§ What this task involves: What you return should be exactly the lines from the one containing "class: Mammalia" down to the final line of the listing, with nothing else.
Material for this task section start
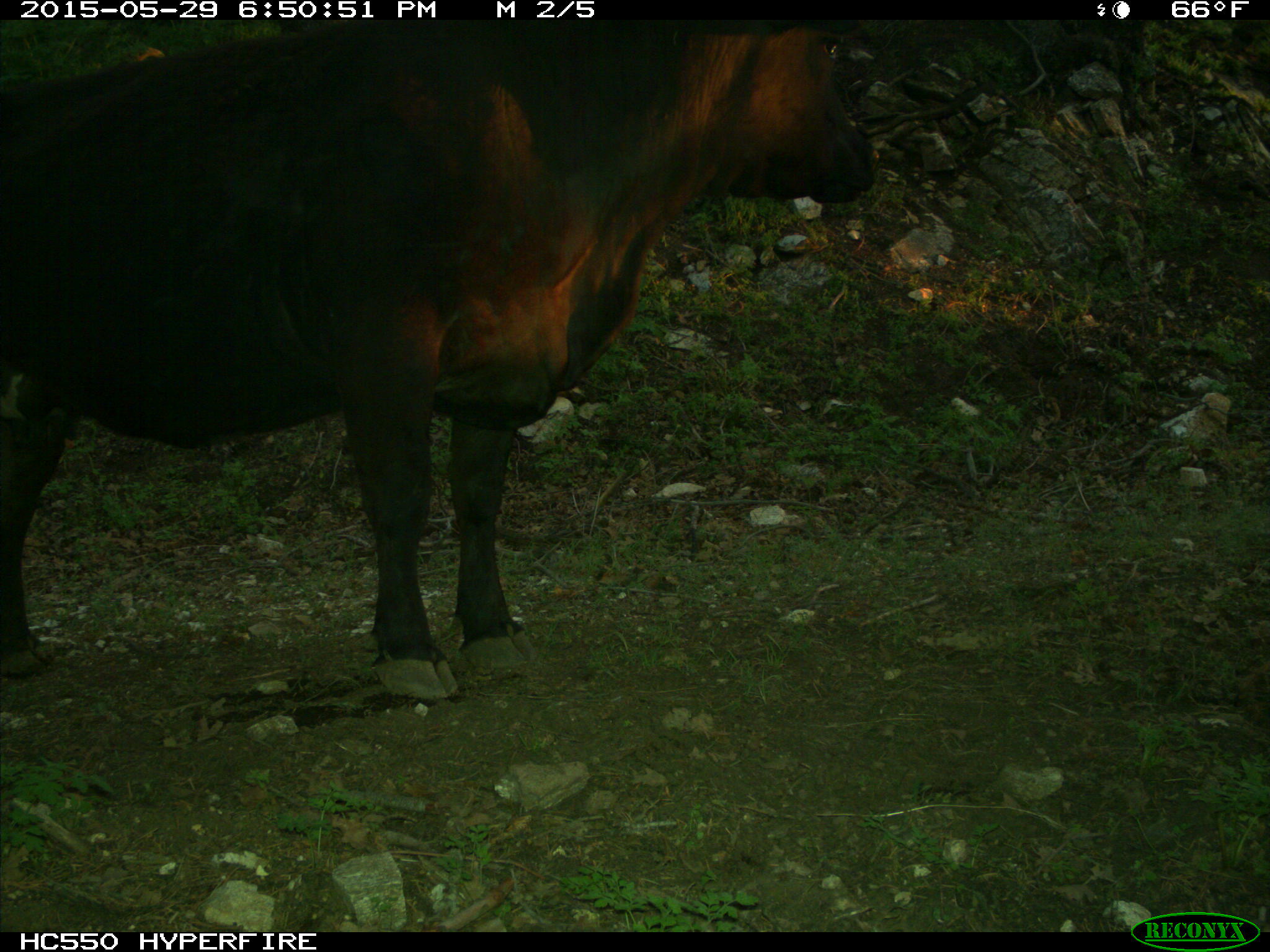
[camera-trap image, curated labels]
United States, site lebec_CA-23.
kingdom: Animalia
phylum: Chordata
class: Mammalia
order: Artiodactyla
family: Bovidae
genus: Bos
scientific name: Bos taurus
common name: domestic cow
Material for this task section end
§ Output of the task:
class: Mammalia
order: Artiodactyla
family: Bovidae
genus: Bos
scientific name: Bos taurus
common name: domestic cow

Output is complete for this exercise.